─── SUPPLIED MATERIAL ───

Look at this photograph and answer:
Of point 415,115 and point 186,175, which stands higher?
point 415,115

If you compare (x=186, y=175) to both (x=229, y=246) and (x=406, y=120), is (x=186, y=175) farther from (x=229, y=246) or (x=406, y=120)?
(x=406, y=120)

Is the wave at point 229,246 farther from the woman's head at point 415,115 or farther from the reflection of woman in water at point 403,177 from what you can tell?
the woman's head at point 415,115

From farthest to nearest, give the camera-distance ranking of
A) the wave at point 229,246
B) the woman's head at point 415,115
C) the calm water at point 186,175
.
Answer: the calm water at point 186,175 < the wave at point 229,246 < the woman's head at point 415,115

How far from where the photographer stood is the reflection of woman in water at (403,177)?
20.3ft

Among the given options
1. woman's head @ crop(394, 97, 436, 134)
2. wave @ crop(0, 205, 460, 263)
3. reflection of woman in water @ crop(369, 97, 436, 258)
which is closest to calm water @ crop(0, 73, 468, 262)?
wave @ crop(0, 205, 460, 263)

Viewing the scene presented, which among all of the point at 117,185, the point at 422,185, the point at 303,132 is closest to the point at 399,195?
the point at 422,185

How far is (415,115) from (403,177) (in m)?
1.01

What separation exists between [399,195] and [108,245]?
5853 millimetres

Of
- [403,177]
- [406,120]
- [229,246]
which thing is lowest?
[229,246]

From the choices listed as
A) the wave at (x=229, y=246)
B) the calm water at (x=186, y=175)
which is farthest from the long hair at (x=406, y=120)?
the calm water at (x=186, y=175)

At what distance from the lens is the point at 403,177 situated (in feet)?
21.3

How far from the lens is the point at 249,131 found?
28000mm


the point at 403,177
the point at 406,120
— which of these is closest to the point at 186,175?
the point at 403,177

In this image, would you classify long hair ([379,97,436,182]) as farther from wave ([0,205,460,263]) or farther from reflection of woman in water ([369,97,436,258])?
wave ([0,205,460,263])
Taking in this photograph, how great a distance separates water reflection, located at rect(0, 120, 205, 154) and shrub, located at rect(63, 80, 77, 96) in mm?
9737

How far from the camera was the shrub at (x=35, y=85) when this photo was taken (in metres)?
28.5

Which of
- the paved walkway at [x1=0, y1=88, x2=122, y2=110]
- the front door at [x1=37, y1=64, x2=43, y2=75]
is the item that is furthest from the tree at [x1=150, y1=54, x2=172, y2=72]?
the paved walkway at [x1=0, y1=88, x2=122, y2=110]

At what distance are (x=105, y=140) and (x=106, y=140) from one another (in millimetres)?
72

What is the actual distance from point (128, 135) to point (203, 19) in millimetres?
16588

───

WHAT IS NEEDED »
Convert every line of the items above into a Markdown table with a Row column for the row number and a Line column for the line itself. Leave out blank lines.

SOLUTION TO THE EXERCISE »
| Row | Line |
|---|---|
| 1 | Look at this photograph and answer: |
| 2 | Of point 415,115 and point 186,175, which stands higher? |
| 3 | point 415,115 |
| 4 | If you compare (x=186, y=175) to both (x=229, y=246) and (x=406, y=120), is (x=186, y=175) farther from (x=229, y=246) or (x=406, y=120)? |
| 5 | (x=406, y=120) |
| 6 | Is the wave at point 229,246 farther from the woman's head at point 415,115 or farther from the reflection of woman in water at point 403,177 from what you can tell? |
| 7 | the woman's head at point 415,115 |
| 8 | From farthest to nearest, give the camera-distance ranking of |
| 9 | A) the wave at point 229,246 |
| 10 | B) the woman's head at point 415,115 |
| 11 | C) the calm water at point 186,175 |
| 12 | . |
| 13 | Answer: the calm water at point 186,175 < the wave at point 229,246 < the woman's head at point 415,115 |
| 14 | How far from where the photographer stood is the reflection of woman in water at (403,177)? |
| 15 | 20.3ft |
| 16 | Among the given options |
| 17 | 1. woman's head @ crop(394, 97, 436, 134) |
| 18 | 2. wave @ crop(0, 205, 460, 263) |
| 19 | 3. reflection of woman in water @ crop(369, 97, 436, 258) |
| 20 | which is closest to calm water @ crop(0, 73, 468, 262)? |
| 21 | wave @ crop(0, 205, 460, 263) |
| 22 | Viewing the scene presented, which among all of the point at 117,185, the point at 422,185, the point at 303,132 is closest to the point at 399,195? |
| 23 | the point at 422,185 |
| 24 | How far is (415,115) from (403,177) (in m)? |
| 25 | 1.01 |
| 26 | What separation exists between [399,195] and [108,245]? |
| 27 | 5853 millimetres |
| 28 | Of |
| 29 | - [403,177] |
| 30 | - [406,120] |
| 31 | - [229,246] |
| 32 | which thing is lowest? |
| 33 | [229,246] |
| 34 | From the choices listed as |
| 35 | A) the wave at (x=229, y=246) |
| 36 | B) the calm water at (x=186, y=175) |
| 37 | which is farthest from the long hair at (x=406, y=120)? |
| 38 | the calm water at (x=186, y=175) |
| 39 | At what distance from the lens is the point at 403,177 situated (in feet)? |
| 40 | 21.3 |
| 41 | How far from the lens is the point at 249,131 found? |
| 42 | 28000mm |
| 43 | the point at 403,177 |
| 44 | the point at 406,120 |
| 45 | — which of these is closest to the point at 186,175? |
| 46 | the point at 403,177 |
| 47 | In this image, would you classify long hair ([379,97,436,182]) as farther from wave ([0,205,460,263]) or farther from reflection of woman in water ([369,97,436,258])? |
| 48 | wave ([0,205,460,263]) |
| 49 | Taking in this photograph, how great a distance separates water reflection, located at rect(0, 120, 205, 154) and shrub, located at rect(63, 80, 77, 96) in mm? |
| 50 | 9737 |
| 51 | How far from the camera was the shrub at (x=35, y=85) when this photo was taken (in metres)? |
| 52 | 28.5 |
| 53 | Which of |
| 54 | - the paved walkway at [x1=0, y1=88, x2=122, y2=110] |
| 55 | - the front door at [x1=37, y1=64, x2=43, y2=75] |
| 56 | is the item that is furthest from the tree at [x1=150, y1=54, x2=172, y2=72]? |
| 57 | the paved walkway at [x1=0, y1=88, x2=122, y2=110] |
| 58 | At what distance are (x=105, y=140) and (x=106, y=140) from one another (in millimetres)? |
| 59 | 72 |
| 60 | What is the actual distance from point (128, 135) to point (203, 19) in millimetres? |
| 61 | 16588 |